Unleashing LLM Reasoning Capability via Scalable Question Synthesis from Scratch

TL;DR

ScaleQuest addresses the shortage of open-source, high-quality mathematical reasoning data by enabling lightweight 7B-scale models to generate 1M diverse problem-solution pairs from scratch. The authors introduce a two-stage question-tuning pipeline (QFT and QPO) and a multi-faceted filtering and reward framework to produce high-quality questions and solutions at low cost. Empirical results show ScaleQuest outperforms existing open-source data synthesis baselines on in-domain and out-of-domain benchmarks and scales favorably with more data, with notable gains in code and long-chain-of-thought tasks. The work provides a practical, open-source path to improve mathematical reasoning in LLMs, while acknowledging limitations on larger models and room for further improvement in question preference alignment.

Abstract

Improving the mathematical reasoning capabilities of Large Language Models (LLMs) is critical for advancing artificial intelligence.
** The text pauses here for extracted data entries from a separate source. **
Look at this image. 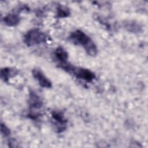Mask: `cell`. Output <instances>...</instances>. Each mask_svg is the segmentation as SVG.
I'll list each match as a JSON object with an SVG mask.
<instances>
[{
	"label": "cell",
	"mask_w": 148,
	"mask_h": 148,
	"mask_svg": "<svg viewBox=\"0 0 148 148\" xmlns=\"http://www.w3.org/2000/svg\"><path fill=\"white\" fill-rule=\"evenodd\" d=\"M69 40L75 45L84 47L87 54L94 56L97 53V48L92 40L84 32L77 29L72 32L69 35Z\"/></svg>",
	"instance_id": "6da1fadb"
},
{
	"label": "cell",
	"mask_w": 148,
	"mask_h": 148,
	"mask_svg": "<svg viewBox=\"0 0 148 148\" xmlns=\"http://www.w3.org/2000/svg\"><path fill=\"white\" fill-rule=\"evenodd\" d=\"M60 66L65 71L73 74L77 79H82L88 82L92 81L95 78V73L88 69L75 67L68 62L61 65Z\"/></svg>",
	"instance_id": "7a4b0ae2"
},
{
	"label": "cell",
	"mask_w": 148,
	"mask_h": 148,
	"mask_svg": "<svg viewBox=\"0 0 148 148\" xmlns=\"http://www.w3.org/2000/svg\"><path fill=\"white\" fill-rule=\"evenodd\" d=\"M46 35L37 28L29 30L24 36V42L28 46H32L46 41Z\"/></svg>",
	"instance_id": "3957f363"
},
{
	"label": "cell",
	"mask_w": 148,
	"mask_h": 148,
	"mask_svg": "<svg viewBox=\"0 0 148 148\" xmlns=\"http://www.w3.org/2000/svg\"><path fill=\"white\" fill-rule=\"evenodd\" d=\"M34 77L38 82L39 84L44 88H51L52 86L51 81L45 75V74L39 69H34L32 71Z\"/></svg>",
	"instance_id": "277c9868"
},
{
	"label": "cell",
	"mask_w": 148,
	"mask_h": 148,
	"mask_svg": "<svg viewBox=\"0 0 148 148\" xmlns=\"http://www.w3.org/2000/svg\"><path fill=\"white\" fill-rule=\"evenodd\" d=\"M51 117L53 120L56 122L57 125V129L59 132H62L66 128V120L65 119L62 112L60 111H53L51 113Z\"/></svg>",
	"instance_id": "5b68a950"
},
{
	"label": "cell",
	"mask_w": 148,
	"mask_h": 148,
	"mask_svg": "<svg viewBox=\"0 0 148 148\" xmlns=\"http://www.w3.org/2000/svg\"><path fill=\"white\" fill-rule=\"evenodd\" d=\"M29 106L31 109H39L42 107L43 103L40 97L38 96L34 91H31L29 95V99H28Z\"/></svg>",
	"instance_id": "8992f818"
},
{
	"label": "cell",
	"mask_w": 148,
	"mask_h": 148,
	"mask_svg": "<svg viewBox=\"0 0 148 148\" xmlns=\"http://www.w3.org/2000/svg\"><path fill=\"white\" fill-rule=\"evenodd\" d=\"M54 56L57 60H58L60 64V65L67 63L68 59V54L66 50L62 47H58L54 51Z\"/></svg>",
	"instance_id": "52a82bcc"
},
{
	"label": "cell",
	"mask_w": 148,
	"mask_h": 148,
	"mask_svg": "<svg viewBox=\"0 0 148 148\" xmlns=\"http://www.w3.org/2000/svg\"><path fill=\"white\" fill-rule=\"evenodd\" d=\"M20 17L18 14L13 13L6 15L3 18V23L8 26H14L20 22Z\"/></svg>",
	"instance_id": "ba28073f"
},
{
	"label": "cell",
	"mask_w": 148,
	"mask_h": 148,
	"mask_svg": "<svg viewBox=\"0 0 148 148\" xmlns=\"http://www.w3.org/2000/svg\"><path fill=\"white\" fill-rule=\"evenodd\" d=\"M18 73L17 69L11 68H4L1 70V77L4 82H8V80L14 76Z\"/></svg>",
	"instance_id": "9c48e42d"
},
{
	"label": "cell",
	"mask_w": 148,
	"mask_h": 148,
	"mask_svg": "<svg viewBox=\"0 0 148 148\" xmlns=\"http://www.w3.org/2000/svg\"><path fill=\"white\" fill-rule=\"evenodd\" d=\"M125 28L130 32H138L140 31L141 27L139 24L134 21H128L124 23Z\"/></svg>",
	"instance_id": "30bf717a"
},
{
	"label": "cell",
	"mask_w": 148,
	"mask_h": 148,
	"mask_svg": "<svg viewBox=\"0 0 148 148\" xmlns=\"http://www.w3.org/2000/svg\"><path fill=\"white\" fill-rule=\"evenodd\" d=\"M70 14V11L69 10L62 6H60L57 8V17L58 18H64L66 17Z\"/></svg>",
	"instance_id": "8fae6325"
},
{
	"label": "cell",
	"mask_w": 148,
	"mask_h": 148,
	"mask_svg": "<svg viewBox=\"0 0 148 148\" xmlns=\"http://www.w3.org/2000/svg\"><path fill=\"white\" fill-rule=\"evenodd\" d=\"M1 133L5 136H8L10 134V130L6 126V125L5 124H3L2 123L1 124Z\"/></svg>",
	"instance_id": "7c38bea8"
}]
</instances>
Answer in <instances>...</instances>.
However, access to extensive, diverse, and high-quality reasoning datasets remains a significant challenge, particularly for the open-source community. In this paper, we propose ScaleQuest, a novel, scalable, and cost-effective data synthesis method that enables the generation of large-scale mathematical reasoning datasets using lightweight 7B-scale models. ScaleQuest introduces a two-stage question-tuning process comprising Question Fine-Tuning (QFT) and Question Preference Optimization (QPO) to unlock the question generation capabilities of problem-solving models. By generating diverse questions from scratch -- without relying on powerful proprietary models or seed data -- we produce a dataset of 1 million problem-solution pairs. Our experiments demonstrate that models trained on our data outperform existing open-source datasets in both in-domain and out-of-domain evaluations. Furthermore, our approach shows continued performance improvement as the volume of training data increases, highlighting its potential for ongoing data scaling. The extensive improvements observed in code reasoning tasks demonstrate the generalization capabilities of our proposed method. Our work provides the open-source community with a practical solution to enhance the mathematical reasoning abilities of LLMs.

Paper Structure

This paper contains 55 sections, 34 equations, 19 figures, 12 tables.

Figures (19)

  • Figure 1: Results of Llama3-8B-Base fine-tuned on publicly available datasets in MATH and OlympiadBench. Our approach demonstrates strong scalability and significant potential for further improvement.
  • Figure 2: Overview of our ScaleQuest method.
  • Figure 3: The difficulty distribution of two real-world datasets and two synthetic datasets. The difficulty score is calculated based solely on the problem part.
  • Figure 4: The solvability and difficulty of the raw questions generated by the QFT model and the optimized ones. We use GPT-4o as a manual substitute to evaluate the effectiveness of solvability and difficulty optimization, with evaluation prompt in Figure \ref{['fig:prompt_solvability_check']} and \ref{['fig:prompt_difficulty_check']}.
  • Figure 5: A comparison of the synthetic dataset generated by the raw instruct model, the model after QFT, the model after QPO, and the final dataset after applying reward filtering. Left: The solvable ratio and difficulty score of the generated questions. The solvable ratio refers to the proportion of generated questions that are judged as "solvable", while the difficulty score represents the average difficulty rating assigned to each generated question. For difficulty evaluation, we calculate the dataset’s average difficulty score based on ratings for each question: "very easy" is rated as 20 points, "easy" as 40 points, "medium" as 60 points, "hard" as 80 points, and "very hard" as 100 points. Right: The instruction tuning effectiveness on Llama3-8B-Base.